Project Update: Patient-Centered Core Impact Sets (PC-CIS)

By Eleanor Perfetto, PhD, MS, Executive Vice President Strategic Initiatives 

Currently, there is wide variation in the metrics used to study health conditions and their treatments, and often misalignment between what is measured and what matters most to patients and their families. This random approach leads to confusion, missed opportunities, and inefficiency. There is a need for standardization to help stakeholders target data collection toward the disease and treatment impacts that patients and families report as most important to them.  

A patient-centered core impact set (PC-CIS) is a possible solution. A PC-CIS is a patient-prioritized list of impacts a disease and/or its treatments have on a patient or their family and caregivers. Intentionally broad and inclusive, the term “impacts” includes short- and long-term health outcomes and any other related implications (e.g., caregiver/family stresses, economic burden, work and career loss, etc.). Since only patients can inform us about what is important to them regarding their health and lives, development of a PC-CIS should begin by engaging patients and their care partners and families to identify those impacts. Unfortunately, PC-CIS do not currently exist.  

To address this problem, the National Health Council (NHC) is leading a multi-stakeholder effort to create a blueprint and toolkit that the patient community and others can use to develop a PC-CIS for a specific disease, related diseases, or population(s). The Innovation and Value Initiative and EveryLife Foundation are founding partners with the NHC in this effort. Our vision is to create a smooth pathway for PC-CIS development by patient groups and their partners (e.g., patient-group consortia, medical-product companies, government entities, others). There are challenges to establishing a PC-CIS for every disease, including the volume of diseases, establishing responsibility for and stakeholder roles in development, and lack of standardized best practices. We envision a blueprint and toolkit that moves us closer to addressing these challenges. 

The NHC has finished conducting a landscape assessment to inform our work and identify gaps in knowledge, methods, and tools needed for PC-CIS blueprint development. The NHC’s next steps will be to initiate drafting the PC-CIS Blueprint, compiling patient-centered methods and processes, and creating a series of working groups to further the blueprint development.

> **ENTRIES PROVIDED**
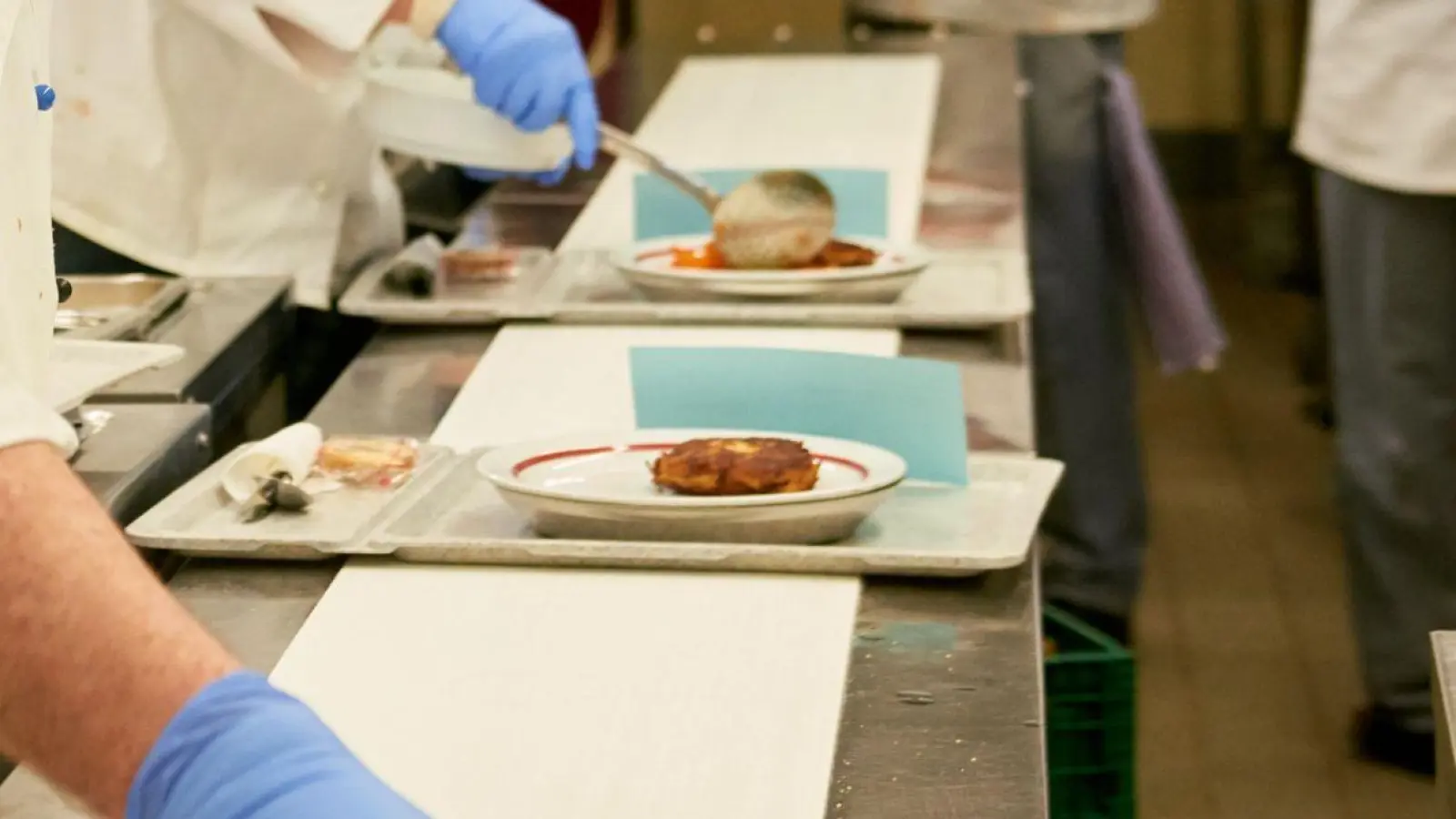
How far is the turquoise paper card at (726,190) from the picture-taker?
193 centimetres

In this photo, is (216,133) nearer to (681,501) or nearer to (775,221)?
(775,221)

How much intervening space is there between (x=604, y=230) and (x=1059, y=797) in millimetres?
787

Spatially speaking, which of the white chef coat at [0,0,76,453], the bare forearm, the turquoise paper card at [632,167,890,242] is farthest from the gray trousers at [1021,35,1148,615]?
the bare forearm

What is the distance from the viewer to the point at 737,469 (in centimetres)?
---
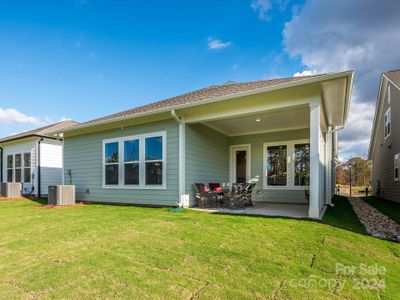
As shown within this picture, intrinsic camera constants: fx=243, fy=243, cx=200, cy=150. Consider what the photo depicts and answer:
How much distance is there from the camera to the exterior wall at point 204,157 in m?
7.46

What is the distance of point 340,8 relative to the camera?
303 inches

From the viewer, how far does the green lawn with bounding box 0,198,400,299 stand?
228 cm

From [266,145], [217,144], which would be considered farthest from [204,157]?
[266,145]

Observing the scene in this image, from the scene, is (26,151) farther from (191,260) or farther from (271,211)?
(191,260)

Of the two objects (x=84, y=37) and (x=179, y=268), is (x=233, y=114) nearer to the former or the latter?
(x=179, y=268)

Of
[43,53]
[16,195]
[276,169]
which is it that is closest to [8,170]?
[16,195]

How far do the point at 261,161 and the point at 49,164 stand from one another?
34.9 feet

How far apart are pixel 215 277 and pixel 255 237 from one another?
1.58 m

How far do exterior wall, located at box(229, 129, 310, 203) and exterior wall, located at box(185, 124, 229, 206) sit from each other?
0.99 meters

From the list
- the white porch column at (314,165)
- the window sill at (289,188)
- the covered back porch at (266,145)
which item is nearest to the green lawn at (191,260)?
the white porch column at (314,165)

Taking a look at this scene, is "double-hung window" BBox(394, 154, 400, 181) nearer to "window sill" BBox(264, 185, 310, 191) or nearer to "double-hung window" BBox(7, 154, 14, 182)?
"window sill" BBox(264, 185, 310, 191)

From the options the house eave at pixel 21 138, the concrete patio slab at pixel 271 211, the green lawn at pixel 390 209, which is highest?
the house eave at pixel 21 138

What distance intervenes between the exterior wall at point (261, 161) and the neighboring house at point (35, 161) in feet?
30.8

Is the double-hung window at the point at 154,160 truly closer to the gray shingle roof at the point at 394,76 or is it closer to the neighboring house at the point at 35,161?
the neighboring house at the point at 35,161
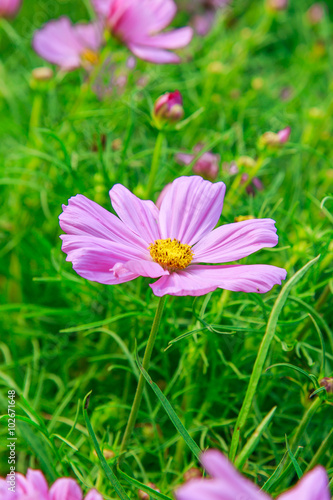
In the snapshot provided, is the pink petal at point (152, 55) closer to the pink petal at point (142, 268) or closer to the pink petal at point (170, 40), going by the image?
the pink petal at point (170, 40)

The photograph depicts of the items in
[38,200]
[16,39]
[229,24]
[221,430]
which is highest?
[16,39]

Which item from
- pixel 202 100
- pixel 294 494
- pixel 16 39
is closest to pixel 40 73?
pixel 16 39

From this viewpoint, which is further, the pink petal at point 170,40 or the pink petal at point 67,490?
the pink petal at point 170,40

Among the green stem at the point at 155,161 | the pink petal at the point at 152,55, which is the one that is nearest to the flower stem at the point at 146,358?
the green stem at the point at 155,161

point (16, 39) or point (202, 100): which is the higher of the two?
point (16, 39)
---
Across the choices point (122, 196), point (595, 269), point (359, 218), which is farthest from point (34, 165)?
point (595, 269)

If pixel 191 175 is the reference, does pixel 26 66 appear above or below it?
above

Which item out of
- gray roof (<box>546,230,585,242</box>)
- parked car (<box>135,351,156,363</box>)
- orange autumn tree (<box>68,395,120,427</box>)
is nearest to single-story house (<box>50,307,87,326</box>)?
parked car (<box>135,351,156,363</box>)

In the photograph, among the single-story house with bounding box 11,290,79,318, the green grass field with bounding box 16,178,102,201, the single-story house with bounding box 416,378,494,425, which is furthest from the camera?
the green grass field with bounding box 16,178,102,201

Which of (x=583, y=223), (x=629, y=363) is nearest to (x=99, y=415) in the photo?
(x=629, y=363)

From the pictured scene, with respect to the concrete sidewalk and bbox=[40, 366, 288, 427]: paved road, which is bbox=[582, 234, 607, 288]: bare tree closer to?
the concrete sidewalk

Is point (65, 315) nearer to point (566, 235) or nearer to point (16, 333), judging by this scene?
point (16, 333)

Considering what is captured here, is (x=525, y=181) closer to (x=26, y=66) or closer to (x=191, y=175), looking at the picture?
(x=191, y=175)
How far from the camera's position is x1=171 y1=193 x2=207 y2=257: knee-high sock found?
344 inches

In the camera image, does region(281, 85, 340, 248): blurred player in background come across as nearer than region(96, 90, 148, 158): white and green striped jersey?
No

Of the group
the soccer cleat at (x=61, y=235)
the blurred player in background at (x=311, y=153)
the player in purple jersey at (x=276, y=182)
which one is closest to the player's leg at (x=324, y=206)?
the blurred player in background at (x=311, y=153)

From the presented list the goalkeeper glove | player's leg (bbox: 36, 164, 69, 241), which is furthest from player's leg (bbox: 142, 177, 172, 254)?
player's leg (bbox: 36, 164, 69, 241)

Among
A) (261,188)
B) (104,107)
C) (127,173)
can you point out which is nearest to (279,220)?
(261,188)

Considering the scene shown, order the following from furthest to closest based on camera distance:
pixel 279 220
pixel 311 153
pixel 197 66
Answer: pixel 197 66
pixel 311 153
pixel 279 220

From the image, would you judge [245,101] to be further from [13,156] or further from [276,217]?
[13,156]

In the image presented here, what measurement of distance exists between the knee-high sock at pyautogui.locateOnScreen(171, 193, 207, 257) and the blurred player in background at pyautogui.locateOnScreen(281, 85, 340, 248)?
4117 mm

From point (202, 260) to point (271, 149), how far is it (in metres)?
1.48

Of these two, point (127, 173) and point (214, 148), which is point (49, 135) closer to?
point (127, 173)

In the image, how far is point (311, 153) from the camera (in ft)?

> **WHAT IS BEING ASKED**
According to the project update on patient-centered core impact sets, which two organizations are founding partners with the National Health Council in this effort? The data has nothing to do with what is asked here.

> **EXERCISE ANSWER**
The Innovation and Value Initiative and EveryLife Foundation are the founding partners.